I have also been thinking about this topic in another light. I was reading this article this morning, and I'm also reading Robert Baer's See No Evil. I've talked about this before, but think about it in this context I've just written about. Westerners have a lot of trouble thinking about organizational entities in terms outside the bounds of a military-like hierarchical structure, for whom existence is in and of itself of value. Let me try to put it another way: it seems to me that westerners view the creation of institutions or groups is an inherent good, and further more, one of their reasons for being is simply to be. Growing in size, acquiring more "power", responsibility, etc. These are why groups form in the western view. That is, they are like armies, seeking to grow in size and power, to be able to conquer other armies.
Presently we are more refined in our militaristic practice. But the culture of bio-power, of using military training techniques to sculpt the minds and bodies of all people, has become transparent -- that is to say, it is everywhere around us, such that it has become invisible. It is like sunlight. I've been thinking about this in the context of Iraq. I think there are plenty of lower-level government agents and officials, like Robert Baer, who would be able to engage in this conversation, correcting my incorrect history, etc. -- but grasping the concept. But all we ever see in the papers is quotes from big Generals who say things like, "Well the Al Qaeda's were utilizing what we call an IED dependent counter-counter insurgent tactical strike operation, designed to weaken our point of presense on the enemy's periphery." They think of it as a tactical organization that exists for the sake of existing, whose goal is to exist as a militaristic concentration of power.
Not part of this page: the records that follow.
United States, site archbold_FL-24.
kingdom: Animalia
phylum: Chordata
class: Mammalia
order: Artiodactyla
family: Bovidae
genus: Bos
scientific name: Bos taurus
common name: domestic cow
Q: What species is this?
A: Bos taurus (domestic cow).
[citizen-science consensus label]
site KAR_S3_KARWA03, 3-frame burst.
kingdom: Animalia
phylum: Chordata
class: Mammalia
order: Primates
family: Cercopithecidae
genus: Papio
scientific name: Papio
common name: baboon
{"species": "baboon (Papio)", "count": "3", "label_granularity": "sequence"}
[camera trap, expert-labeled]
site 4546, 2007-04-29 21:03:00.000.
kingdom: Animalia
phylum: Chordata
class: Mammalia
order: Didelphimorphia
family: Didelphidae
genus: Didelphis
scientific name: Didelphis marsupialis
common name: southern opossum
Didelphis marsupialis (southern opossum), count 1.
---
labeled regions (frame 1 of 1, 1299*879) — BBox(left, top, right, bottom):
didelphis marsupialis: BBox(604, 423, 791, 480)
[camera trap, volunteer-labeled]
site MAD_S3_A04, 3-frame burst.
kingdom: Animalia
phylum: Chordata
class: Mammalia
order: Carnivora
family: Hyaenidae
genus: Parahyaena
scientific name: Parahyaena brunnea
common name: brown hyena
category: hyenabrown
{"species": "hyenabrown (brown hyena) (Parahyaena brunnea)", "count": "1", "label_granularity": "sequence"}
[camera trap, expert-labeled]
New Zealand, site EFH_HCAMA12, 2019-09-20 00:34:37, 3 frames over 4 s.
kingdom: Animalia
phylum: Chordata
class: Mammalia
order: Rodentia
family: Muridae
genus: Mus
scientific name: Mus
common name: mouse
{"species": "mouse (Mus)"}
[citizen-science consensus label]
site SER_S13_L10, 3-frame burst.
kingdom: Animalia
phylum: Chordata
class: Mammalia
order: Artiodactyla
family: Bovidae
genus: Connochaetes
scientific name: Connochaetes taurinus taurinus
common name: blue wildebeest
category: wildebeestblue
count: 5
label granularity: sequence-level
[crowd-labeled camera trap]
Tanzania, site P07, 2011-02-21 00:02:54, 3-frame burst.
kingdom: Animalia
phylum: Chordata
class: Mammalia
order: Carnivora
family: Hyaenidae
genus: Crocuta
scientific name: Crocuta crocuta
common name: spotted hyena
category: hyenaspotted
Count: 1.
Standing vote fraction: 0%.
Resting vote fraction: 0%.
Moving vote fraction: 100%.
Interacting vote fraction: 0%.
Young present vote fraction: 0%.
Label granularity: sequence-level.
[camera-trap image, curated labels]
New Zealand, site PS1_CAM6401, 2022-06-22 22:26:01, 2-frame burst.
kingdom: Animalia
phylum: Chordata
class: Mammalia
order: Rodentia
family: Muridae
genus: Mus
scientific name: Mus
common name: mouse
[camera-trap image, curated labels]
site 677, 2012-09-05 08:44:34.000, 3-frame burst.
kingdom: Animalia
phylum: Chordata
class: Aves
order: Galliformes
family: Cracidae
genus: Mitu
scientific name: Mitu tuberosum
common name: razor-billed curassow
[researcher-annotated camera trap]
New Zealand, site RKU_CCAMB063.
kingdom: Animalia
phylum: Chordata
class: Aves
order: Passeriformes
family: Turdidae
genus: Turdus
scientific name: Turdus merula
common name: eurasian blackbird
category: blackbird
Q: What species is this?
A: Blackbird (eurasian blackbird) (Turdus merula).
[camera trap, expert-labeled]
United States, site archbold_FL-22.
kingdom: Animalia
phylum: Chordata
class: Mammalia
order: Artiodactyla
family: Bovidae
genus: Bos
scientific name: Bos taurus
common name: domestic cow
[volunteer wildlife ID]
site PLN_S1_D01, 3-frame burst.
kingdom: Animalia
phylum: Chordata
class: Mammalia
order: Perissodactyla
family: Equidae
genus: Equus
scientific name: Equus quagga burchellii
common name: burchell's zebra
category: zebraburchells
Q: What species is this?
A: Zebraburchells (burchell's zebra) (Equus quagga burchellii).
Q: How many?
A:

They have never dealt with people who have never been exposed to the bio-power conditioning techniques of the west. They can't conceive of the family, the bloodline, and the neighborhood as the central tenants of a group. Outside the West (Mexico in this case is not the West), it's all about family. Who's your cousin, who did she marry? What neighborhood are you from? It's about the power of the word and the bond. The reason individuals partake in the struggle is that something close to their heart is threatened. Their family, their neighborhood, etc. They don't care about forming an army and conquering. Someone has committed a sin -- like the American heathens have invaded -- and they need to be punished, which usually means getting killed. The whole idea and methodology of terrorism is born out of a community that is not just underequipped, I think they are wholly uninterested in empire-building, at least in the Western sense of it. They are not interested in the Roman style of conquest. I need to formulate this theory more thoroughly.